“The MySQL to be explored ” this is what i felt when i worked with it, and just going to share my experience with Aurora .
Recently we had an call for MySQL Consulting from one of the famous fantasy gaming site in India, stating that “Database (MySQL) is our bottleneck”, they want it to be stabilised before the major league match of this year (2017).
As a fast growing startup they have hosted their Infra on cloud (AWS). On further discussion it was revealed that they were using AWS AURORA MySQL for their production DB. Next question from our consulting team was
- Synchronous data across nodes within a lag of 100ms ( mostly ).
- Auto Scaling and Performance .
- High Availability of database.
- It supports 15 read-replicas to the max.
Most of the above makes sense on their choice with Aurora MySQL. Because it reduce the their operations and easy management as a startup it reduces your burden.
We had their Data team and Mydbops consultants sat together and discussed on their DB architecture and performance issues.
Actually they are on the highest band of Aurora family (db.r3.8xlarge) with 244 GB RAM and 32 VCPU’s and disk being auto extended with Aurora and also they are running with Aurora cluster of 1 master and 3 read-replica and they too have Redis as the caching layer.
Though there are on the highest possible hardware ( db.r3.8xlarge ). They face the below issues.

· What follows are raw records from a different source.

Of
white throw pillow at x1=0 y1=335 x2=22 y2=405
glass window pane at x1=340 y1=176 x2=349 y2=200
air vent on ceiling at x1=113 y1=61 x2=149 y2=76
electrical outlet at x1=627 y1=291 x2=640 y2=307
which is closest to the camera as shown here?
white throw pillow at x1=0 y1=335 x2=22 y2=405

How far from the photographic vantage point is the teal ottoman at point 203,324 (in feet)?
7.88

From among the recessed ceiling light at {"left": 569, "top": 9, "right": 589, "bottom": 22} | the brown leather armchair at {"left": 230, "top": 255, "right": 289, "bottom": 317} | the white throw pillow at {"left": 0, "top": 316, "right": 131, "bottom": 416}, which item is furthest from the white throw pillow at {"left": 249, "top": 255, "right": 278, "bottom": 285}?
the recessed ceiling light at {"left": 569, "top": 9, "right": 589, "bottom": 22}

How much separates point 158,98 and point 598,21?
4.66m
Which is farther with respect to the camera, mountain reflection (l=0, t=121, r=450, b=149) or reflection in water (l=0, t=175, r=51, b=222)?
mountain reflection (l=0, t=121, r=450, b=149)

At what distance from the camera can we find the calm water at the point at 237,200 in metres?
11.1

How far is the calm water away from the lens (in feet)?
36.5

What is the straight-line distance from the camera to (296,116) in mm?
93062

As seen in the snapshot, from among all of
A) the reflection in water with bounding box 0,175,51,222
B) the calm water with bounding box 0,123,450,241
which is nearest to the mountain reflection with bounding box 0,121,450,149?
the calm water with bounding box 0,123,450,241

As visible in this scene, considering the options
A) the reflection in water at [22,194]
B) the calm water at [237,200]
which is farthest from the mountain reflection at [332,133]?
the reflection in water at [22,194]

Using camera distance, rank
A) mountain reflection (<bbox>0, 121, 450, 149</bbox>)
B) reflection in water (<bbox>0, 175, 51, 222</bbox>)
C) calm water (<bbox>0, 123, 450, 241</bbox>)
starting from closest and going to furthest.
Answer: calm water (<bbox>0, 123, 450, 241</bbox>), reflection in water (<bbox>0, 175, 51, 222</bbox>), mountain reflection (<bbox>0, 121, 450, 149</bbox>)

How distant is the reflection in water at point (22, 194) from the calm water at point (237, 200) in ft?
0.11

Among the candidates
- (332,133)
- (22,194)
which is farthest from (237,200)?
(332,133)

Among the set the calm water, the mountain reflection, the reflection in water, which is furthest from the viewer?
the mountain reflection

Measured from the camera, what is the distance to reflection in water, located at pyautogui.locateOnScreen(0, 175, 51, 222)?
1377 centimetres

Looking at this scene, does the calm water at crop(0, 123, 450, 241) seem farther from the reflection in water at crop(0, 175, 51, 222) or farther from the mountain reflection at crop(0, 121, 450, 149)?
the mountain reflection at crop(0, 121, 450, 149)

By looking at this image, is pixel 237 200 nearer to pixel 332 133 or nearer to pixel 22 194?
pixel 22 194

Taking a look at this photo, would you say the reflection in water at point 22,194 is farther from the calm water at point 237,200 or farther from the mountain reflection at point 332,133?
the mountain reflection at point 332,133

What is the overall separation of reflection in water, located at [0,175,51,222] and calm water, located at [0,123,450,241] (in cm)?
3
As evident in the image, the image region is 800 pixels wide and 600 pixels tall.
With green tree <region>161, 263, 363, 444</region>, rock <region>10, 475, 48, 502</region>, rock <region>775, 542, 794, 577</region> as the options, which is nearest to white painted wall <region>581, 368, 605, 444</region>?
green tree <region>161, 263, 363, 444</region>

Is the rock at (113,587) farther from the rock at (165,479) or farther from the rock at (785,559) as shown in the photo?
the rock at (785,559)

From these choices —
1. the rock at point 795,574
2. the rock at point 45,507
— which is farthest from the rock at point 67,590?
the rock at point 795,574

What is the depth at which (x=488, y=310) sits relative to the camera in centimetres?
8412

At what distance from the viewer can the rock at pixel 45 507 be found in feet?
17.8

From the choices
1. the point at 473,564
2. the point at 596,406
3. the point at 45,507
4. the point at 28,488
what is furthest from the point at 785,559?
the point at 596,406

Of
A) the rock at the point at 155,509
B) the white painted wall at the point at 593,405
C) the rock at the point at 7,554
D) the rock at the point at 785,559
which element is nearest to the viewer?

- Slowness at High Concurrency
- Occasional Stalls and DB Reboot.
- Increased Response Time
- IO Spike at 3K QPS.
- Better Archival Policy
DB Size : 300GB ( Ofcourse InnoDB only )
Monitoring & Graphing of Aurora Cluster:
The first thing i did on my day first of consulting is setting up a monitoring and performance graphing solution which could help in the proactive monitoring and also in capacity planning of hardware. I would recommend simple NagiOS for alerting and PMM ( Percona Monitoring & Management ) for performance graphing and analysis of MySQL. PMM does a pretty good job on AWS with Cloud watch.
Cloudwatch and Aurora Metrics also provides good insights on performance stats.I have also customised a few NagiOS plugin for Aurora monitoring.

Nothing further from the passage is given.